··· RAW RECORDS

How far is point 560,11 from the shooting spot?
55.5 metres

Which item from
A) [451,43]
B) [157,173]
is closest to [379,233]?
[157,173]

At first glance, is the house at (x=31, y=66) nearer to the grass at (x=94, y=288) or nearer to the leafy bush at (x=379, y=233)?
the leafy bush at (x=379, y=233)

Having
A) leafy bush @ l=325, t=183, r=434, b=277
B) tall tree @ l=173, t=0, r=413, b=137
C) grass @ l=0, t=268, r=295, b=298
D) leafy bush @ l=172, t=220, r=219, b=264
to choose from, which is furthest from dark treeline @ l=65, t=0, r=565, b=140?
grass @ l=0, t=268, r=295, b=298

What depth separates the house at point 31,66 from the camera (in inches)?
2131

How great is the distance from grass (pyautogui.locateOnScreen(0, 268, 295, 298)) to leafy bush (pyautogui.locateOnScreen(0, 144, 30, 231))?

······

SET TASK —
Convert every line of the entries above into a JSON list of strings, one string per line, omitting blank lines.

SOLUTION —
[
  "How far is point 560,11 from the shooting spot?",
  "55.5 metres",
  "Which item from",
  "A) [451,43]",
  "B) [157,173]",
  "is closest to [379,233]?",
  "[157,173]",
  "At first glance, is the house at (x=31, y=66) nearer to the grass at (x=94, y=288) or nearer to the leafy bush at (x=379, y=233)?",
  "the leafy bush at (x=379, y=233)",
  "Having",
  "A) leafy bush @ l=325, t=183, r=434, b=277",
  "B) tall tree @ l=173, t=0, r=413, b=137",
  "C) grass @ l=0, t=268, r=295, b=298",
  "D) leafy bush @ l=172, t=220, r=219, b=264",
  "to choose from, which is furthest from dark treeline @ l=65, t=0, r=565, b=140?",
  "grass @ l=0, t=268, r=295, b=298",
  "What depth separates the house at point 31,66 from the camera (in inches)?",
  "2131",
  "How great is the distance from grass (pyautogui.locateOnScreen(0, 268, 295, 298)) to leafy bush (pyautogui.locateOnScreen(0, 144, 30, 231))?"
]